The PUFF model was recently expanded to include an interface with Google Earth. Ash dispersion results can be viewed in Google Earth including the plume start time, altitude and simulation length, two-dimensional maps of ash with time stamps (color coded by altitude), and the three-dimensional ash cloud. This interface also allows selection by ash particle so the user can view its location, its volcanic origin, the elapsed time since the eruption began, and altitude (in km and feet a.s.l.) (Webley and others, 2008).

Thermal anomaly detection in 2012. Hotspots from the summit region were detected by the MODIS instrument (onboard the Terra and Aqua satellites) during 2012. The MODVOLC hotspot alerting system recorded six significant thermal anomalies between 6 August and 11 December (figure 13). Thermal anomalies appeared at least once per month between October and December 2012 suggesting clear viewing conditions during times of elevated activity (table 3).

Figure (see Caption) Figure 13. During 2012, the MODVOLC system detected elevated temperatures in the area of Pagan's summit, located at the N end of the island. This image includes hotspots detected during the year and listed in table 3. Courtesy of the Hawai`i Institute of Geophysics and Planetology (HIGP) Thermal Alerts System.

A view of Pagan from the International Space Station. On 6 March 2012, an astronaut on the International Space Station photographed Pagan Island during spectacular viewing conditions (figure 14).
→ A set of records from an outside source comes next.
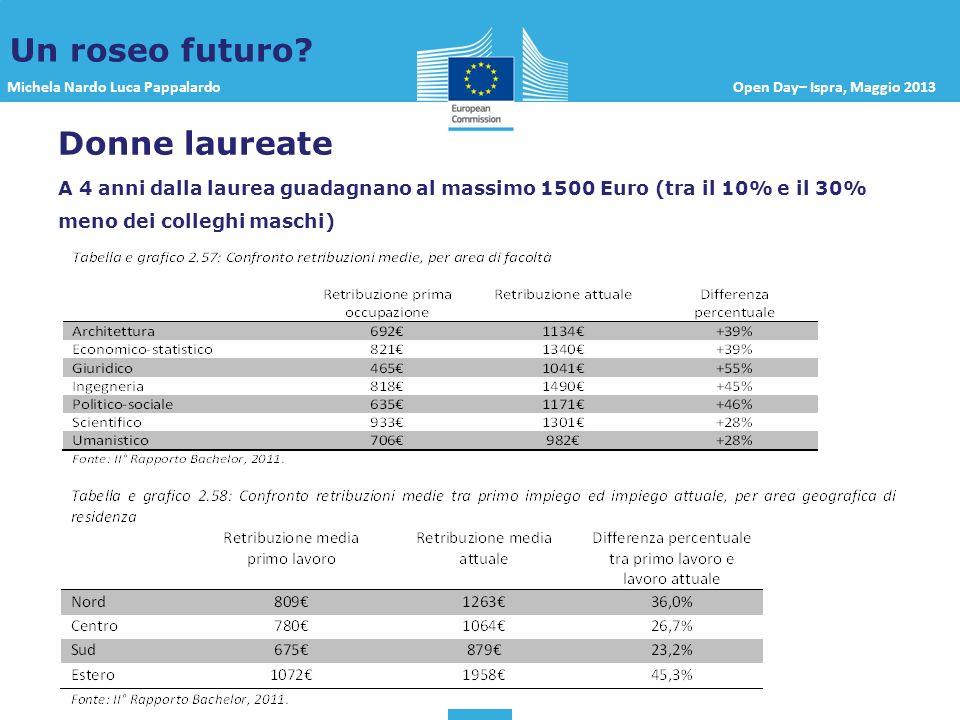 Michela Nardo Luca PappalardoOpen Day– Ispra, Maggio 2013 Un roseo futuro? Donne laureate A 4 anni dalla laurea guadagnano al massimo 1500 Euro (tra i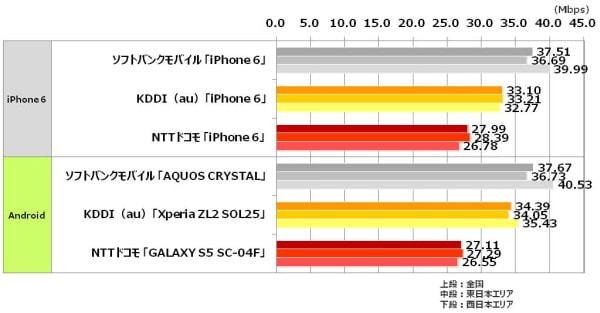 全国主要500駅スマホ速度調査、最速は下りがソフトバンク、上りがドコモ、KDDI はすべて 4G 接続
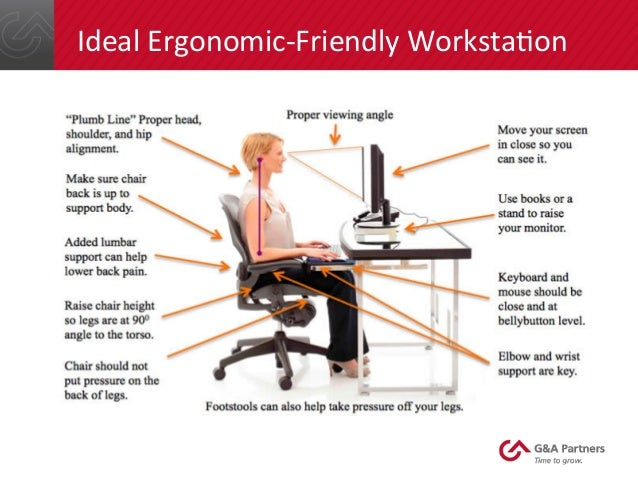 ergonomics in clerical environments essay The goal of an ergonomics strong and flexible improves the likelihood of avoiding back injuries in all types of work environments spine-health publishes.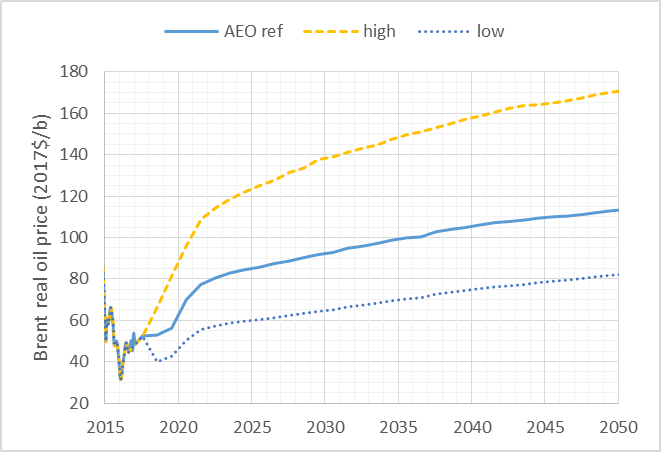 aeo oil price.png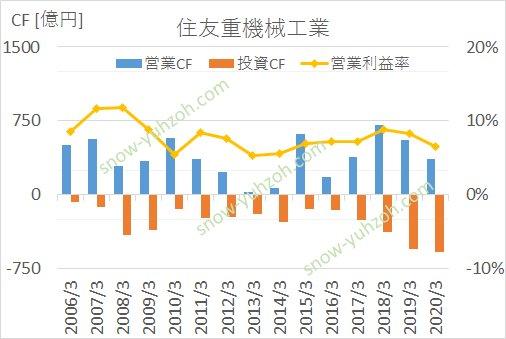 住友重工の2006年から2020年までのキャッシュフロー推移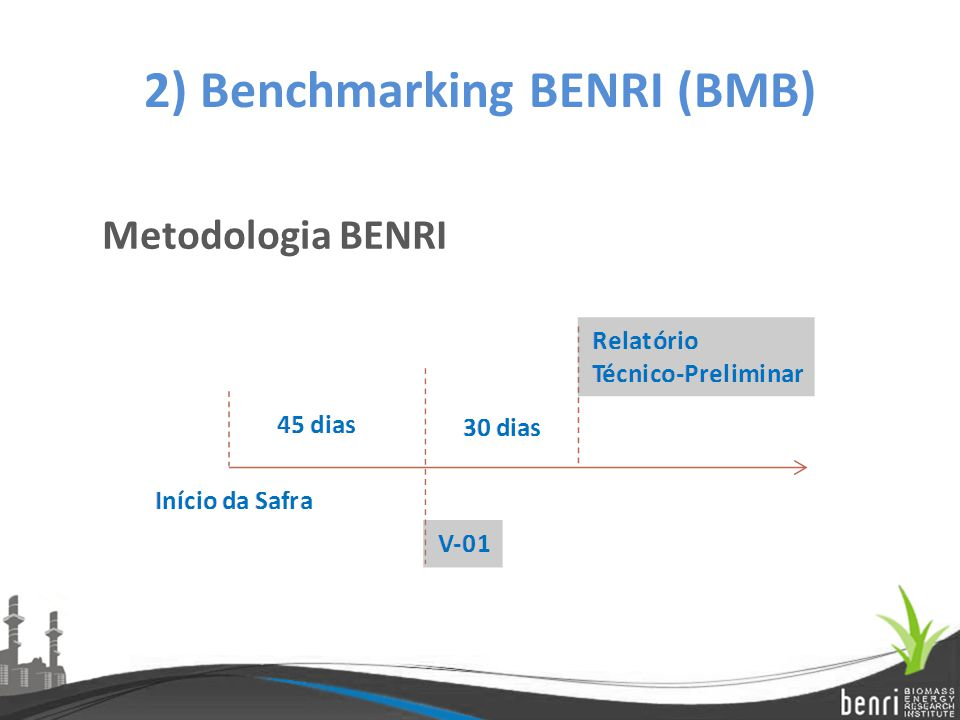 2) Benchmarking BENRI (BMB)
With a digital camera, the entire extent of the island was captured as well as a persistent white plume drifting from the summit area. Some clouds had gathered around the southern region of the island (a narrow peninsula of older volcanic centers), but the main features of the island were easy to distinguish. Historical lava flows appeared dark brown and black within the large (5.5 km wide), circular caldera (a feature that dominates the N end of the island) (Trusdell and others, 2006). The youngest lava flows date from 1981, however, lavas from an eruption during 1872-1873 reached the N shoreline; note the black region in contrast with the vegetated shoreline at the right-hand side of the photo.

Figure (see Caption) Figure 14. On 6 March 2012, a steam plume was drifting WSW from Pagan Island's northernmost peak, Mount Pagan, the highest point on the island. This photo was taken by an astronaut with the Expedition 30 crew on the International Space Station while orbiting ~480 km above the Pacific Ocean. The viewing angle and distance from the station caused some skewing of the image; the image was cropped and enhanced, improving contrast and removing lens artifacts. Astronaut photograph ISS030-E-122047. Courtesy of NASA-JSC.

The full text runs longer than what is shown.